A homeless camp has been cleared after a court order was granted.

Tents and other items were taken from the illegal site off Cliff Gardens near Genting Casino by Southend Council.

The site has been occupied since earlier this summer with concerns raised about unsanitary conditions, anti-social behaviour and littering.

The council is also attempting to obtain a court order to clear another site at North Road cemetery.

Councillor Tony Cox, cabinet member for housing, said: “Our aim is to get people off the streets, into dedicated accommodation where relevant support services are on hand to tackle the complex personal circumstances that often contribute to an individual’s homelessness.

“We also recognise many of the town’s homeless are from outside the area and we first work hard to re-connect them to the communities they have left.

“This is an important area where we differ in approach from some volunteer groups, who work hard to raise funds and distribute tents to the town’s homeless.

“Encouraging homeless people to camp rather than use the dedicated homeless accommodation means that campers are not accessing the services that could turn their lives around and get them off the streets.”

It is understood about 15 people had tents and other items removed, including one named Jay who had bought a tent for £70 on Saturday.

Campaigners from Southend’s One Love Soup Kitchen claimed the council has made the problem worse.

Co-founder, Zoey Smith, 34, said: “I was disappointed when I heard the news, but I was not surprised because sadly this happens regularly.
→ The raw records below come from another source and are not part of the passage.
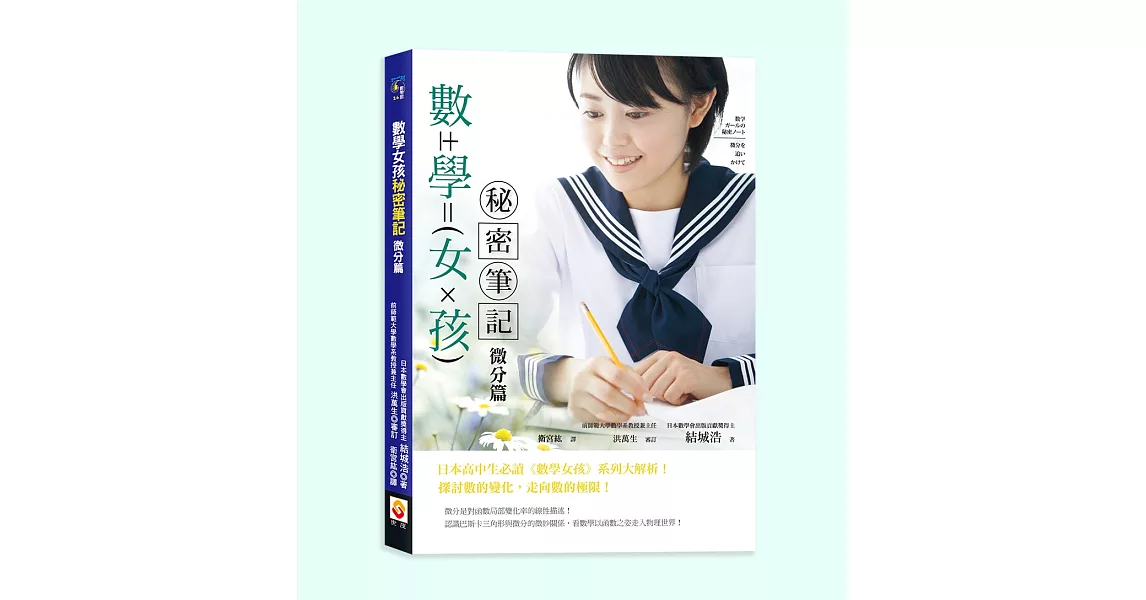 數學女孩秘密筆記：微分篇 | 拾書所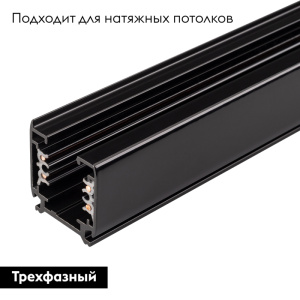 Шинопровод Arlight LGD-4TR-TRACK-2000-BK-M 024722(2)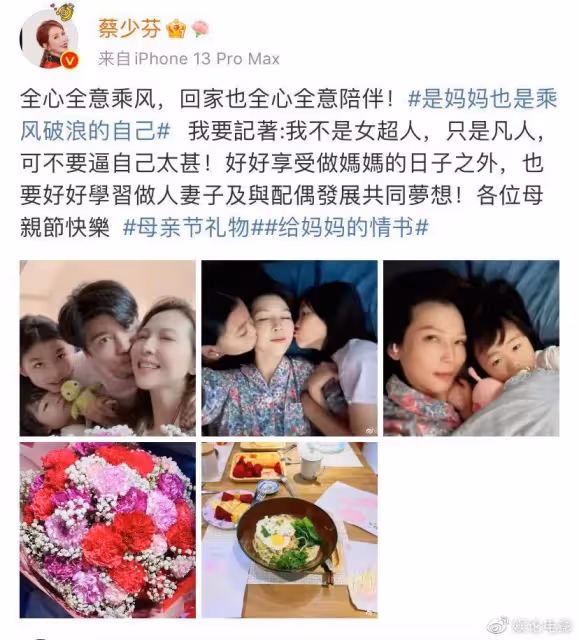 浪姐過母親節,賈靜雯曬打瞌睡的蔡少芬,韓庚曬盧靖姍和母親合影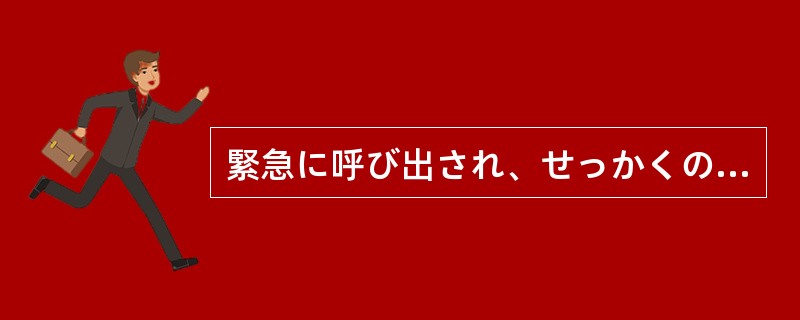 緊急に呼び出され、せっかくの妻の料理も（）、あわてて家を出てきた。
“I felt particularly sorry for Jay. A lot of the people we deal with rely on donated items and donated tents, but he went out last week and bought his own with his benefits. He spent £70, and just a few days later he has nothing.

“He had invested so he had a good quality tent to live in and was protected.

“Now they have had their tents taken, it is highly likely a lot of them head to the high street for the weekend and find a shop doorway to sleep in.

“But that is only making the situation worse, and they are vulnerable there and more at risk.

“People need to realise that removing the tents is not going to make them go away.”